Records provided.
________
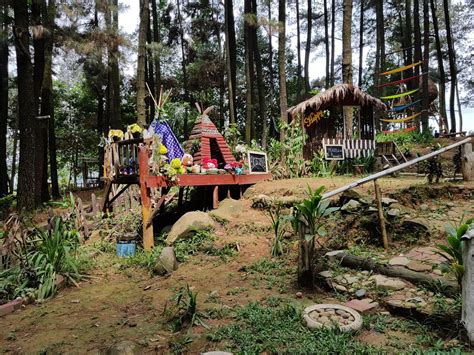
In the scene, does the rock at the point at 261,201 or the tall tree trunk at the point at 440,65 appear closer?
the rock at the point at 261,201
________
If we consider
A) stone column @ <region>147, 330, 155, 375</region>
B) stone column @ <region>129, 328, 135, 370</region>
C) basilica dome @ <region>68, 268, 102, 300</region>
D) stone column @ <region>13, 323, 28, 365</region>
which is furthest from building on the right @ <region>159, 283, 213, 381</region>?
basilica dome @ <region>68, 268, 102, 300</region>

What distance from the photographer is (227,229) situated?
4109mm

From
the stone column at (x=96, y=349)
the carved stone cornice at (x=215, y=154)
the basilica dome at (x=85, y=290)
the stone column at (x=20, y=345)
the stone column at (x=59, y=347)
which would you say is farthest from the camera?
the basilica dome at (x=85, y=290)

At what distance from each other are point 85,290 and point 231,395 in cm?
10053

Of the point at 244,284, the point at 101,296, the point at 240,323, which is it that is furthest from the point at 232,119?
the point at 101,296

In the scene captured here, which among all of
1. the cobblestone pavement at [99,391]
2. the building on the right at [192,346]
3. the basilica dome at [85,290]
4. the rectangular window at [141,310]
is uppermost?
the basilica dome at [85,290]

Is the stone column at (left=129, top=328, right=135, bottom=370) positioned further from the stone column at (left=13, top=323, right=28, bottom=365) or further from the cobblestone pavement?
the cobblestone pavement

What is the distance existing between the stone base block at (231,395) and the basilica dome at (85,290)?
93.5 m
________
Exercise requirements. Count the lines of the data above that contain the word "building" and reply with the number alone.

Completed task. 2